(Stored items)
* * *

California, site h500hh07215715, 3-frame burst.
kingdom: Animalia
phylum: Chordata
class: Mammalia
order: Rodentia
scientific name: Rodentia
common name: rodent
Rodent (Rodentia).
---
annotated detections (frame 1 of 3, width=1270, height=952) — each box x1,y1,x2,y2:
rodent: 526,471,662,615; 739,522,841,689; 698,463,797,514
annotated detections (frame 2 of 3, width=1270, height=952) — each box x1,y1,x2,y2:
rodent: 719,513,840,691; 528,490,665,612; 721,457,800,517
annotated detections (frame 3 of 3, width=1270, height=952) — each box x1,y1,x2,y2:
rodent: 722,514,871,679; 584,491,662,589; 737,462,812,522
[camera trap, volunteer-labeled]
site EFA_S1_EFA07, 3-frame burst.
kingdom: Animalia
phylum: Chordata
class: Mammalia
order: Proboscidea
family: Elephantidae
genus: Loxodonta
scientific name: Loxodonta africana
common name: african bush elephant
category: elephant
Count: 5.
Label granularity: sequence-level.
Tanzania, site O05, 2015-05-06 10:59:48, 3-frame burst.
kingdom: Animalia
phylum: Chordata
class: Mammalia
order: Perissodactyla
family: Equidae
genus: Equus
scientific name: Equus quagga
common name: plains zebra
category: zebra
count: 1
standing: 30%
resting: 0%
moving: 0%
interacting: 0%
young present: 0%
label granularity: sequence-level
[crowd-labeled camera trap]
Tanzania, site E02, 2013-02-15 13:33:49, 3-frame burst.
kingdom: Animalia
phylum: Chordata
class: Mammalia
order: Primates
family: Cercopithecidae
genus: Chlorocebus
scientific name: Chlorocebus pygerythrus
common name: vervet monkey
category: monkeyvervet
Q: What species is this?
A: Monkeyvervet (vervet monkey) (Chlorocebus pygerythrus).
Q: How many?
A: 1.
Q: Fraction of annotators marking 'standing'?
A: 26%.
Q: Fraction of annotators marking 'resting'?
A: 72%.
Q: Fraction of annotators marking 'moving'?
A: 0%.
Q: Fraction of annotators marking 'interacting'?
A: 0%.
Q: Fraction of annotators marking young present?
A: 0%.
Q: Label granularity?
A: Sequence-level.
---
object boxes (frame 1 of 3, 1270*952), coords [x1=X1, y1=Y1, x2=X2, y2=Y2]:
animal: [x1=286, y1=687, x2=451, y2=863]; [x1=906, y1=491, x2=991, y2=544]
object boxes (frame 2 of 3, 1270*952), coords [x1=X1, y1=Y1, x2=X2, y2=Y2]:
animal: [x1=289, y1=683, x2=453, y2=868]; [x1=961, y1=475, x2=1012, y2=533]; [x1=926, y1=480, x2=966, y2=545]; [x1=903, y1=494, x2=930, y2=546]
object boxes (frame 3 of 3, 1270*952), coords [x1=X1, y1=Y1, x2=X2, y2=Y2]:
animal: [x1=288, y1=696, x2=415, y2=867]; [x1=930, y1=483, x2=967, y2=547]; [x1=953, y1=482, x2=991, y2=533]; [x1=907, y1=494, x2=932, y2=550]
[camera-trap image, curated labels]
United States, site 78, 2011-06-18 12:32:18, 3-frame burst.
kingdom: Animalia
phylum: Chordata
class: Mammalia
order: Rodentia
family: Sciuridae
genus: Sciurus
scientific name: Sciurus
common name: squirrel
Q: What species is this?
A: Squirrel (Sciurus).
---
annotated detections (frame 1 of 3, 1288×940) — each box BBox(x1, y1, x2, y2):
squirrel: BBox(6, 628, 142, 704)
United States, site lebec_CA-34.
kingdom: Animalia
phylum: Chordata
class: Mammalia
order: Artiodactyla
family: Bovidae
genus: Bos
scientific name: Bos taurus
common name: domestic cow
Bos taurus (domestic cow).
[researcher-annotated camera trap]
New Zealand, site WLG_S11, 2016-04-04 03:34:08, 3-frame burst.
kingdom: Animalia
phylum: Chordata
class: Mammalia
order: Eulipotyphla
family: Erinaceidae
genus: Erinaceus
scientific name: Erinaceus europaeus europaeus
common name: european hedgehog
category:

* * *

TASK REQUIREMENTS -
The full set of entries, copied exactly, is the expected answer.

EXERCISE ANSWER -
California, site h500hh07215715, 3-frame burst.
kingdom: Animalia
phylum: Chordata
class: Mammalia
order: Rodentia
scientific name: Rodentia
common name: rodent
Rodent (Rodentia).
---
annotated detections (frame 1 of 3, width=1270, height=952) — each box x1,y1,x2,y2:
rodent: 526,471,662,615; 739,522,841,689; 698,463,797,514
annotated detections (frame 2 of 3, width=1270, height=952) — each box x1,y1,x2,y2:
rodent: 719,513,840,691; 528,490,665,612; 721,457,800,517
annotated detections (frame 3 of 3, width=1270, height=952) — each box x1,y1,x2,y2:
rodent: 722,514,871,679; 584,491,662,589; 737,462,812,522
[camera trap, volunteer-labeled]
site EFA_S1_EFA07, 3-frame burst.
kingdom: Animalia
phylum: Chordata
class: Mammalia
order: Proboscidea
family: Elephantidae
genus: Loxodonta
scientific name: Loxodonta africana
common name: african bush elephant
category: elephant
Count: 5.
Label granularity: sequence-level.
Tanzania, site O05, 2015-05-06 10:59:48, 3-frame burst.
kingdom: Animalia
phylum: Chordata
class: Mammalia
order: Perissodactyla
family: Equidae
genus: Equus
scientific name: Equus quagga
common name: plains zebra
category: zebra
count: 1
standing: 30%
resting: 0%
moving: 0%
interacting: 0%
young present: 0%
label granularity: sequence-level
[crowd-labeled camera trap]
Tanzania, site E02, 2013-02-15 13:33:49, 3-frame burst.
kingdom: Animalia
phylum: Chordata
class: Mammalia
order: Primates
family: Cercopithecidae
genus: Chlorocebus
scientific name: Chlorocebus pygerythrus
common name: vervet monkey
category: monkeyvervet
Q: What species is this?
A: Monkeyvervet (vervet monkey) (Chlorocebus pygerythrus).
Q: How many?
A: 1.
Q: Fraction of annotators marking 'standing'?
A: 26%.
Q: Fraction of annotators marking 'resting'?
A: 72%.
Q: Fraction of annotators marking 'moving'?
A: 0%.
Q: Fraction of annotators marking 'interacting'?
A: 0%.
Q: Fraction of annotators marking young present?
A: 0%.
Q: Label granularity?
A: Sequence-level.
---
object boxes (frame 1 of 3, 1270*952), coords [x1=X1, y1=Y1, x2=X2, y2=Y2]:
animal: [x1=286, y1=687, x2=451, y2=863]; [x1=906, y1=491, x2=991, y2=544]
object boxes (frame 2 of 3, 1270*952), coords [x1=X1, y1=Y1, x2=X2, y2=Y2]:
animal: [x1=289, y1=683, x2=453, y2=868]; [x1=961, y1=475, x2=1012, y2=533]; [x1=926, y1=480, x2=966, y2=545]; [x1=903, y1=494, x2=930, y2=546]
object boxes (frame 3 of 3, 1270*952), coords [x1=X1, y1=Y1, x2=X2, y2=Y2]:
animal: [x1=288, y1=696, x2=415, y2=867]; [x1=930, y1=483, x2=967, y2=547]; [x1=953, y1=482, x2=991, y2=533]; [x1=907, y1=494, x2=932, y2=550]
[camera-trap image, curated labels]
United States, site 78, 2011-06-18 12:32:18, 3-frame burst.
kingdom: Animalia
phylum: Chordata
class: Mammalia
order: Rodentia
family: Sciuridae
genus: Sciurus
scientific name: Sciurus
common name: squirrel
Q: What species is this?
A: Squirrel (Sciurus).
---
annotated detections (frame 1 of 3, 1288×940) — each box BBox(x1, y1, x2, y2):
squirrel: BBox(6, 628, 142, 704)
United States, site lebec_CA-34.
kingdom: Animalia
phylum: Chordata
class: Mammalia
order: Artiodactyla
family: Bovidae
genus: Bos
scientific name: Bos taurus
common name: domestic cow
Bos taurus (domestic cow).
[researcher-annotated camera trap]
New Zealand, site WLG_S11, 2016-04-04 03:34:08, 3-frame burst.
kingdom: Animalia
phylum: Chordata
class: Mammalia
order: Eulipotyphla
family: Erinaceidae
genus: Erinaceus
scientific name: Erinaceus europaeus europaeus
common name: european hedgehog
category:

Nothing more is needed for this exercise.